Qualcomm is claiming that Arm is refusing to license the v10 architecture to them and refused to license some other TLA cores requiring them to get the Nuvia Custom CPU team to build cores for those products instead.

This explains their expansion into Risc-V it's a hedge against Arm interfering with QC's business.

bitwize•2m ago
It'll turn out OK. They'll just be acquired by Apple, who will continue putting out the most powerful CPUs on the market with AArch64 architecture.
nrclark•15m ago
Most SOCs on the market today have a mix of various CPU cores. It's common to see designs with a few big ARM Cortex-A cores running an OS like Linux or Android, and then some smaller Cortex-M microcontroller cores that do housekeeping things like security checks, power management, realtime features, peripheral management, etc.

If I were to guess, Qualcomm wants to replace its various Cortex-M cores with RISC-V equivalents. This saves them money on licensing, reduces their dependency on ARM, and doesn't break customer-facing compatibility. Ventana is probably more of an aquihire to get their designer team.

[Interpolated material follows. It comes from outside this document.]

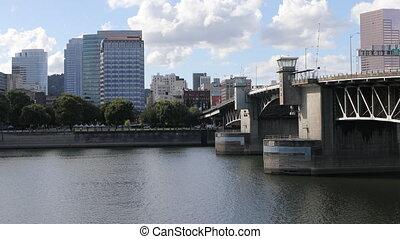 Portland, Oregon skyline by bridge over Willamette River -...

"We will add your biological and technological distinctiveness to our own. Your culture will adapt to service us. Resistance is futile." -Qualcomm, probably

Joel_Mckay•5m ago
Could be good if a large firm stabilized the RISC-V version fragmentation with a massive standard SoC product boost in the Android space.

But more likely, the early product line will meet the same fate as the dog in "Old Yeller" (1957) in a market consolidation push. =3

webdevver•3m ago
bad, bad, bad sign, when a company starts to penny pinch like that.

but unfortunately very in-line with the thesis that qualcomm is getting squeezed by a commodifying market where value-add opportunity is shifting outside of the SoC platform.